In Phoenixville, Pa., Phoenixville Hospital charged an average of $211,534 in 2011 to implant a pacemaker. On the other side of the Keystone State, the Uniontown Hospital charged an average of $19,747 for the identical procedure, according to newly released data from the Centers for Medicare & Medicaid Services.
The data, culled in 2011 from some 3,000 U.S. hospitals by the government health insurance program, cast light on the vast disparities between what hospitals charge Medicare for the very same treatments.

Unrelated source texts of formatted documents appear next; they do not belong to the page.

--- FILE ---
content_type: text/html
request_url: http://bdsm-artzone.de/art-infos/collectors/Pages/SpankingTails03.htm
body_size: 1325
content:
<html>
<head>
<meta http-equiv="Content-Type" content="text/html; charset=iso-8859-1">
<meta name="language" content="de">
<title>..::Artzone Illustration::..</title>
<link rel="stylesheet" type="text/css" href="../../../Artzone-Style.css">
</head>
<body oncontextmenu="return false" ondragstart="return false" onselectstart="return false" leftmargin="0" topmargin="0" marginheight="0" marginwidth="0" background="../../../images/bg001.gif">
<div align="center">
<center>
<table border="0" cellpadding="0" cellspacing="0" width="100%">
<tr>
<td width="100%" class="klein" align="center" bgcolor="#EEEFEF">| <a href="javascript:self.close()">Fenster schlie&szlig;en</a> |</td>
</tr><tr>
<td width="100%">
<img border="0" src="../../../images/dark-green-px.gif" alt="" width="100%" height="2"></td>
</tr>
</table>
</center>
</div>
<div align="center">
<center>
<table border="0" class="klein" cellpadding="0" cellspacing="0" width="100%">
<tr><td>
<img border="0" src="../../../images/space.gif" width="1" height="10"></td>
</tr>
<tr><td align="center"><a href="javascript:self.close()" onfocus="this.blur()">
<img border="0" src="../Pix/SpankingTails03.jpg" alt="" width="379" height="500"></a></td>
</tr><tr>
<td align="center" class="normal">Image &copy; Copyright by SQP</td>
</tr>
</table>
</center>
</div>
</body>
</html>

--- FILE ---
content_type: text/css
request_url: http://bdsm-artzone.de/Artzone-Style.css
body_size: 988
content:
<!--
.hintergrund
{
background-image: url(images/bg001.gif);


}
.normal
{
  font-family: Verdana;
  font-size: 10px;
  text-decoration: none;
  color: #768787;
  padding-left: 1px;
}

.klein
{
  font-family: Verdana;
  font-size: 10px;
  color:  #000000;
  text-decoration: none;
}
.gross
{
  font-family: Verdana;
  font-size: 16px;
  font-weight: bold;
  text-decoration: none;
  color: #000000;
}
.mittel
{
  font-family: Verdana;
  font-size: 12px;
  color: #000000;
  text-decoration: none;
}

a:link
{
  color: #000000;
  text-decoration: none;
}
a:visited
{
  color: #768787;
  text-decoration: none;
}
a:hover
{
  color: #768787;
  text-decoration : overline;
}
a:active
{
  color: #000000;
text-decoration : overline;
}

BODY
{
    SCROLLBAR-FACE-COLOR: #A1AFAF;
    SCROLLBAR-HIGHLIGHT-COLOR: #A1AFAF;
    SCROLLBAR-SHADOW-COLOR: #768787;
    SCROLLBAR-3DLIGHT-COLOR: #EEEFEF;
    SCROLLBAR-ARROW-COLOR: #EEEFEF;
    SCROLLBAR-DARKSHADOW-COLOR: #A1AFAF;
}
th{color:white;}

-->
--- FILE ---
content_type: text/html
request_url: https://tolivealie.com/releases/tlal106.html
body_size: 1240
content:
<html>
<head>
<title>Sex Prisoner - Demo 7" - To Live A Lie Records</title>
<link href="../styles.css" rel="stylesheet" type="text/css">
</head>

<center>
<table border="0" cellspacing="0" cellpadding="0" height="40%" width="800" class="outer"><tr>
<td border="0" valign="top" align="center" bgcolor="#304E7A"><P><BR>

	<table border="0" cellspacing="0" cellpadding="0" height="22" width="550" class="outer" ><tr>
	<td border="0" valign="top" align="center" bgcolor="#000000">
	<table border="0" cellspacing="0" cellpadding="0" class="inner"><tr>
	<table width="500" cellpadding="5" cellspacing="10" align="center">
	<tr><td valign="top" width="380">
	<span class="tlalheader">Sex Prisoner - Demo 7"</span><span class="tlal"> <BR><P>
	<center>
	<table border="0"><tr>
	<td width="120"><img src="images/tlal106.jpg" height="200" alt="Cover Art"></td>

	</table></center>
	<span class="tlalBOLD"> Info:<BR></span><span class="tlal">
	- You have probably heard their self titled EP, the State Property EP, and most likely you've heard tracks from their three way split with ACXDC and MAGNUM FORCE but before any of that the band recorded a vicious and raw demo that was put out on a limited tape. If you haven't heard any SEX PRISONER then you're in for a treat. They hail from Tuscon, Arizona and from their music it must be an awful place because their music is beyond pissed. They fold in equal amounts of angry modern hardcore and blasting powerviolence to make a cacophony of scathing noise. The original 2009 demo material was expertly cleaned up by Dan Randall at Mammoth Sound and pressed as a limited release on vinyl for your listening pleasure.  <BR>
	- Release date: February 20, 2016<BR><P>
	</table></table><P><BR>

For example, in California, Seton Medical Center in Daly City charged Medicare an average of $331,809 to implant more than 4 drug-eluting stents in 34 patients. But Baltimore’s St. Agnes Hospital rang up an average bill of just $21,136 for the 12 complicated stenting cases it saw in 2011.
The data represent the 100 most frequently billed discharges covered under the Medicare Inpatient Prospective Payment System, about 60% of the total IPPS discharges, according to CMS. It’s being released as part of the Obama administration’s push for transparency in healthcare.
The most expensive place for spinal fusion surgery is in Willingboro, N.J., where according to the CMS data the Lourdes Medical Center of Burlington County charged an average of $471,121 for the 21 non-cervical spinal fusion cases it saw that year. The cheapest? Inland Hospital, in Waterville, Maine, where the same procedure cost $19,186 for 13 patients in 2011.
The data also show the difference between what the hospitals bill and what Medicare winds up paying. For example, Phoenixville Hospital’s average $211,534 charge for pacemaker implantation got just an average of $17,835 from Medicare 2 years ago.